A small ventricular septal defect may cause no problems, and many small VSDs close on their own. Medium or large VSDs may need surgical repair early in life to prevent complications.

A ventricular septal defect (VSD) is generally a condition since birth. Genetic or inherited diseases such as Down’s syndrome is also associated with ventricular septal defect (VSD). There are certain diseases that pregnant women could be exposed to, which can be a cause for ventricular septal defect (VSD) in the unborn children. Other reasons could include some prescription medications, rubella (German measles) and/or uncontrolled diabetes.

Symptoms of Ventricular Septal Defect (VSD)

The most common symptoms of the ventricular septal defect (VSD) are as follows:

Getting short of breath especially while exercising
Exhaustion/ tiredness
Cyanosis (a blue tint on the lips, skin, or fingernails caused by a lack of oxygen)
Murmuring of the heart
Abnormality in the rhythms of the heart.

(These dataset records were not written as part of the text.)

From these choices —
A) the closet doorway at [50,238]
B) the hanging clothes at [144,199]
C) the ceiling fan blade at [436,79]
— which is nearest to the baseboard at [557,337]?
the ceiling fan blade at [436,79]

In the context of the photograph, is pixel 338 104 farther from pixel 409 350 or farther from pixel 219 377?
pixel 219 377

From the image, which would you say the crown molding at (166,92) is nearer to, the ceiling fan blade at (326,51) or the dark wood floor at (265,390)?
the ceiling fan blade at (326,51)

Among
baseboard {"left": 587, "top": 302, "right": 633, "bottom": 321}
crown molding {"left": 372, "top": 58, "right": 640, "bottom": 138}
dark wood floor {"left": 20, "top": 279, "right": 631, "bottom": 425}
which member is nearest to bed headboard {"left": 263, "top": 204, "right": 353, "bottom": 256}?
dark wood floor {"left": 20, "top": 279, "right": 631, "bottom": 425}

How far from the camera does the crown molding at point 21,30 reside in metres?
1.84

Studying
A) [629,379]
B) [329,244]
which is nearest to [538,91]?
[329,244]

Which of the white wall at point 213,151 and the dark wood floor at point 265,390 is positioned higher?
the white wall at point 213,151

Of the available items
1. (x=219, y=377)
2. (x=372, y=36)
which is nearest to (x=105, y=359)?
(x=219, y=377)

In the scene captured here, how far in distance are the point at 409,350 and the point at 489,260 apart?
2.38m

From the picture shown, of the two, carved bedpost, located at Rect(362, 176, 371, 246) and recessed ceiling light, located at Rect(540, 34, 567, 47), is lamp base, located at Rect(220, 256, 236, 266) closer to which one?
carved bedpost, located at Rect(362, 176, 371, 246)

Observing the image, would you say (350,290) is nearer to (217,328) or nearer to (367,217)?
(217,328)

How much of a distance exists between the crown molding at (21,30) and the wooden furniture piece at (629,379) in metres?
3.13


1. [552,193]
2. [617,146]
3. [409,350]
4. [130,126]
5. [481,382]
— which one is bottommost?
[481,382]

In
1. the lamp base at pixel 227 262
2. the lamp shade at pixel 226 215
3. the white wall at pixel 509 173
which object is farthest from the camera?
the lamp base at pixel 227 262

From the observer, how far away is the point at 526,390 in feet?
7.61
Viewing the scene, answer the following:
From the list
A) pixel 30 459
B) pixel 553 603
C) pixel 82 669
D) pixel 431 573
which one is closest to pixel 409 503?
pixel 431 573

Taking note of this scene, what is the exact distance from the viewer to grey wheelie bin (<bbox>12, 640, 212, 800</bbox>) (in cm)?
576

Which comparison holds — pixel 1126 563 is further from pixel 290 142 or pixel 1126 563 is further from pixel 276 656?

Also known as arrhythmias
Extremities getting swollen
There is a possibility that most of the above-mentioned symptoms can be misinterpreted to be some other disease altogether. It could be perceived that it is some sort of lung disorder or the generic signs of aging or physical inactivity.

Treatment of Ventricular Septal Defect (VSD)

There are a variety of procedures that can be followed to treat or manage ventricular septal defect (VSD), depending upon its severity.

Observation

Certain minor congenital heart defects found in adults will not require any treatment as such. However, these patients must enrol themselves for regular heart check-ups to ensure that the defect is not getting more severe over time.

Drug Therapies

Medicines can be used to treat some minor septal defects in order to help the heart work better. These drugs are given to achieve the following results:

Lower the pace of a heartbeat (beta-blockers)
Relax the blood vessels (calcium channel blockers)
Prevention of blood clots such as warfarin
Discharge excessive fluids from the body (diuretics)
Not all drugs can have the same response for all types of ventricular septal defects. There is a possibility that some drugs that are useful in treating a specific type of septal defect can make another type of septal defect worse.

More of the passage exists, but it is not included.